IPOL.ID – Korlantas Polri berkomitmen mewujudkan keamanan, keselamatan, ketertiban, dan kelancaran lalu lintas (Kamseltibcarlantas).
Salah satu aspek penting dalam identifikasi kendaraan bermotor di jalan raya adalah penggunaan Tanda Nomor Kendaraan Bermotor (TNKB) atau yang lebih dikenal oleh masyarakat sebagai pelat nomor.
Penting bagi seluruh pemilik kendaraan bermotor untuk memahami bahwa pelat nomor bukanlah aksesori kendaraan yang dapat dimodifikasi sesuka hati, melainkan dokumen identifikasi resmi negara. Berikut adalah panduan dan aturan hukum yang mengikat mengenai penggunaan dan larangan modifikasi TNKB di Indonesia.
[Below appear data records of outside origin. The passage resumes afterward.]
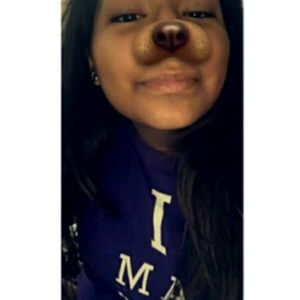 Meet your Posher, Katrina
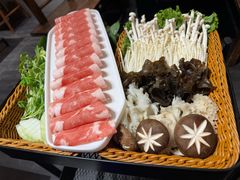 -四喜小胖·北京涮肉(五道营店)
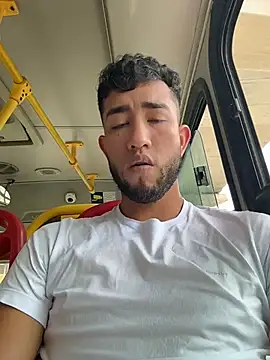 liam bronw online show from 03-06-26, 05:53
Melansir laman Humas Polri, aturan mengenai kewajiban penggunaan dan standar pelat nomor diatur secara tegas dalam Undang-Undang Nomor 22 Tahun 2009 tentang Lalu Lintas dan Angkutan Jalan (UU LLAJ) dan Peraturan Polri (Perpol) Nomor 7 Tahun 2021 tentang Registrasi dan Identifikasi Kendaraan Bermotor.
Berdasarkan Pasal 68 UU No. 22 Tahun 2009:
- Setiap Kendaraan Bermotor yang dioperasikan di Jalan wajib dilengkapi dengan Surat Tanda Nomor Kendaraan Bermotor dan Tanda Nomor Kendaraan Bermotor (TNKB).
- TNKB harus memuat kode wilayah, nomor registrasi, dan masa berlaku.
- TNKB harus memenuhi syarat bentuk, ukuran, bahan, warna, dan cara pemasangan yang telah ditetapkan.
Spesifikasi lebih lanjut, termasuk perubahan warna dasar pelat (seperti pelat dasar putih tulisan hitam untuk kendaraan pribadi), diatur melalui Perpol No. 7 Tahun 2021 agar lebih mudah teridentifikasi oleh kamera tilang elektronik (ETLE).